If you’re on a development, especially a web development team, chances are you’ve seen something that looks like this:
This is an amalgamation of Martin Fowler’s and Google’s testing pyramids put together by Kent C. Dodds (love that guy). These testing pyramids are meant to outline the differences between unit, integration and end-to-end (E2E) tests and teach where your priorities should be between them.
But these testing pyramids are leading us astray! In this article I’ll tackle why, echoing Kent C. Dodds’ article on the matter and taking it a bit further. There’s a better way — so put on your heretic hat and let’s find out the truth.
Before we can get too deep, we need to align ourselves on the definitions of some testing terminology. It’s important for teams to get these straight so that they can speak the same language among themselves, and also so that when seeking out educational resources, teams can speak the same language as the wider community.
1. Static testing
Static testing is the idea that you can “test” your code without even running it just by simply reading it. This is not often thought to be in the same category as other tests, but with the advent of linters like ESLint and other similar tools, developers (especially front-end web developers) truly are able to identify and crush bugs before anything is even run.
2. Unit testing
At its core, it’s defined as testing a unit of code in isolation from others. This is tricky because “unit” is vague and “isolation” is vague as well. How much of the code do you have to mock before it’s considered a unit? Devs at Twitter avoid the term “unit test” as much possible because of this.
But for now, let’s consider unit tests to be what comes to mind: the ones that test a function and more-or-less nothing else, or code that has everything beside itself mocked out.
3. Integration testing
Integration testing refers to testing the behaviour between multiple units. This is slightly vague as well, because that could mean anything from a single React component using another one all the way to AWS SQS objects being properly populated in response to AWS SNS messages.

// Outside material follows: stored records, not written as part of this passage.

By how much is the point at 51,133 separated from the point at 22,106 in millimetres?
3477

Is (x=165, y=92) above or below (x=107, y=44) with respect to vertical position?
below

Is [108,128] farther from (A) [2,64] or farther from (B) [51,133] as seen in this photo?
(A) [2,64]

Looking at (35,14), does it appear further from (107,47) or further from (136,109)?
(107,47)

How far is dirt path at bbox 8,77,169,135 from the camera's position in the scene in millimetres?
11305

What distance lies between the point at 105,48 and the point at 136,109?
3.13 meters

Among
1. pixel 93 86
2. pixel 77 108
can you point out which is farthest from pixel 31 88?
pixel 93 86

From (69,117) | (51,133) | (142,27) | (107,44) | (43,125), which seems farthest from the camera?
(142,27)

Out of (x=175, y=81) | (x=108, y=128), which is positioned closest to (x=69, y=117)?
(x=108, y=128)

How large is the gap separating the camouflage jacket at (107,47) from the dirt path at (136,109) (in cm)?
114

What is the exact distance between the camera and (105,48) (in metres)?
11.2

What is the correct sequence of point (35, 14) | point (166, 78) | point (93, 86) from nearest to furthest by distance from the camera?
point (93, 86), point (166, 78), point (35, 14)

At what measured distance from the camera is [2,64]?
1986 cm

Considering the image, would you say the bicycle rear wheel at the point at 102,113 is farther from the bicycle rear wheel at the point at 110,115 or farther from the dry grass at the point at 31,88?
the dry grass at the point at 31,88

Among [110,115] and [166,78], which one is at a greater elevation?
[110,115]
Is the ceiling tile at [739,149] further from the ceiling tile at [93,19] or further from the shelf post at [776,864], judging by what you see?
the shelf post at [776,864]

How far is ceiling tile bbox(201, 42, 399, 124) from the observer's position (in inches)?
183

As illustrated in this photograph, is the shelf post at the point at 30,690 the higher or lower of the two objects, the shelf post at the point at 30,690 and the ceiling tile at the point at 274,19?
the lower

That’s a very wide breadth of tests!
API test suites would be another example of integration tests of a web application, though it could definitely be argued that they’re end-to-end tests — spoiler alert, it doesn’t really matter too much in the end. It’s really important to note that the standard definition of integration testing does not specify whether or not require a full startup of an application in required: it can be either!
4. Functional testing
This one’s unfortunately probably the most misused term. Functional testing refers to testing anything against its functional requirements. This means that all unit tests, integration tests and end-to-end tests are all functional tests! Examples of non-functional tests would be security testing (eg. ZAP scans) and performance testing (eg. using JMeter).
5. End-to-end (E2E) testing
End-to-end testing has a pretty strict definition: these tests need to simulate a real user using the software as a real user would. In the context of a web application, end-to-end tests need to open a browser and click around the application just like a user would (eg. Selenium-based tests).
Michael Pollan, Guillermo Rauch, Kent C. Dodds
If you’ve never heard of Michael Pollan, I recommend that you remedy that as soon as you can. He’s a fantastic food author and just an all-around swell guy. When he’s asked for his thoughts on the ideal diet, he responds with simply:
Eat food, not too much, mostly plants.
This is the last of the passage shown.